While I was in Hong Kong, Matt's mom sent us some pictures from my friend Emily's wedding. Emily is a really close friend of both Matt and I. She is the little sister of one of Matt's best and oldest friends, and they have known eachother forever. Emily was my college roommate and close friend. Emily is also the link between Matt and I...If I hadn't met her I wouldn't have met him. For all of these reasons, and because I think Emily the most similar person to the buddha that I have ever met in my entire life, I was devastated to miss her wedding. Matt was too.
So when Matt's mom sent us the pictures, which was very nice of her, and I saw all of Matt's and my old friends laughing and frolicking around, I started crying!
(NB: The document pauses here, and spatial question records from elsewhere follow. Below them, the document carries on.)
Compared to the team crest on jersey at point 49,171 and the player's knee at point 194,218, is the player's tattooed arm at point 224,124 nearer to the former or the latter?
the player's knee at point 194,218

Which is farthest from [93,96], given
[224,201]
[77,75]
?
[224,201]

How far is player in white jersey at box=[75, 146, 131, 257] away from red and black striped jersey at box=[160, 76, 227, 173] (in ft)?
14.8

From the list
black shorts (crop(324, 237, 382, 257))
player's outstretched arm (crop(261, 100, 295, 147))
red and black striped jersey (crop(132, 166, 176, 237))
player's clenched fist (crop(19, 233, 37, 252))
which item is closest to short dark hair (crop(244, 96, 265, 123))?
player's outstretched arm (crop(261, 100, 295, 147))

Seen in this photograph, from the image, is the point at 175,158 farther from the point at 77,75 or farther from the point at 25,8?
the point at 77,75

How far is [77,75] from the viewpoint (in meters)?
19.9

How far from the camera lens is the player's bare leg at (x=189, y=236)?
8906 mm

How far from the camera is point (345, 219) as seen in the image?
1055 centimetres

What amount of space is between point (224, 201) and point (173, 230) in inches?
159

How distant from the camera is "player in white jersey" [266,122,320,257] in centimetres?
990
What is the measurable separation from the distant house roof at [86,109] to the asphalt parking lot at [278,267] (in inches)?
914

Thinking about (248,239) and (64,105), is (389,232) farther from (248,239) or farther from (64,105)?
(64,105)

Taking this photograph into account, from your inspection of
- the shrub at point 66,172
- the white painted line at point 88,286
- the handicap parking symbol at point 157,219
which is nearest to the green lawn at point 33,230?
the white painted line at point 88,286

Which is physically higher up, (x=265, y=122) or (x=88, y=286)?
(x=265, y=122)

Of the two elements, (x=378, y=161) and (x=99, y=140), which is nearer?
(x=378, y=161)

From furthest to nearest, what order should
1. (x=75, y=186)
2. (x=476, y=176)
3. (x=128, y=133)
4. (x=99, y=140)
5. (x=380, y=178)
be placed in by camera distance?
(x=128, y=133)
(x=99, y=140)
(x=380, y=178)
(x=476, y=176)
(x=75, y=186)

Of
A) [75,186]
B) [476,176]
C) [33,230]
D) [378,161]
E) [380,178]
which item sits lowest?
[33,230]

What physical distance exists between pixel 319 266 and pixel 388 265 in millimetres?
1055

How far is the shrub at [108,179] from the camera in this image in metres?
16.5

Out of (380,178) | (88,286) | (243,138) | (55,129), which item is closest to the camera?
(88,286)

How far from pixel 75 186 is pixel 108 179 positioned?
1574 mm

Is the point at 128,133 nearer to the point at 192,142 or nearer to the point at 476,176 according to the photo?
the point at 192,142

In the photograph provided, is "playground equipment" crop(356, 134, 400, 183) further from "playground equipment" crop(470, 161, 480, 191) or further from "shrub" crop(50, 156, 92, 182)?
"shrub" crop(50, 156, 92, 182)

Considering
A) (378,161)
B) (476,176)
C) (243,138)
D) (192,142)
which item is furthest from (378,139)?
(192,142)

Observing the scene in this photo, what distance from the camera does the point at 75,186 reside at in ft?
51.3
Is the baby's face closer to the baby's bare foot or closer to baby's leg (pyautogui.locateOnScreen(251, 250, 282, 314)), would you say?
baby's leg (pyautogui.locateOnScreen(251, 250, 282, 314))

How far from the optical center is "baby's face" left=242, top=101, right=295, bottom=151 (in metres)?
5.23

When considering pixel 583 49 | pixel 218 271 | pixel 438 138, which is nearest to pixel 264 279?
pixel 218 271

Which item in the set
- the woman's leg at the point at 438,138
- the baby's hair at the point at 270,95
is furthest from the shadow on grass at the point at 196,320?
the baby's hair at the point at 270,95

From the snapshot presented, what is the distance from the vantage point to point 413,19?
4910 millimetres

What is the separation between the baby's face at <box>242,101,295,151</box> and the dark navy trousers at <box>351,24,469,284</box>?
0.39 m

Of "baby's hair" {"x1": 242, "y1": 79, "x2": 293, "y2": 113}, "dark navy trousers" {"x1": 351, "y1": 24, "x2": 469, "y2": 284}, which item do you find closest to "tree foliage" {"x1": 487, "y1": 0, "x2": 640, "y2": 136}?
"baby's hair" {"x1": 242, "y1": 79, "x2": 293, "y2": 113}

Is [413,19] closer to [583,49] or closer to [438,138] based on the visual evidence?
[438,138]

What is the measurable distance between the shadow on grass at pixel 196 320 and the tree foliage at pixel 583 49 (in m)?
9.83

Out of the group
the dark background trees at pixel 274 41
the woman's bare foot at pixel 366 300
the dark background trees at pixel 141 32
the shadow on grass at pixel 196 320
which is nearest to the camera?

It as early in the morning, Matt was getting ready for work, and I think he was highly annoyed with me. He said, "Yeah, I feel bad too" in a very terse voice. Along with being sad about missing the wedding, I was also sad about all my old friends...people that are so important to me, that look alot older and that I am losing touch with. I know that is a natural progression of life...people come into your life and out of your life, it is natural...but it is more than just old college friends. I get the same feeling when I get pictures of my sisters from Rohit and my Mom. I love my friends in Hong Kong too...but they will all be leaving soon too. Kelly goes back to New York next January, and our other friends leave in April, other ones leave in May...Audrey leaves Beijing in a week to travel around the world...I know I have my whole life to be stable, but sometimes I feel like everything is so shaky, like quicksand. But then I worry I will be extremely bored if things ever slow down for me. I think too much! I am working on trying not to think as much.
I will stop my rambling now...Emily, you looked gorgeous and we are so sad we missed your wedding. I can't wait to get to know Kyle better in the future and I can't wait till Matt and I see you again. We will definitely be back in the US before May, so hopefully we will see you then. Congratulations! Your wedding looked like so much fun!
***(As a side note, it probably seems like I cry a lot. I don't. Sometimes I do cry though and I am not ashamed. It has been a hectic year and a half, I am entitled to some emotions, right?)
Emily and Kyle
Ann and Liz, my old roommates!
1 comment:
Being able to respond to your feelings with tears is a blessing. Otherwise it becomes a habit to hide your feelings. Enjoy.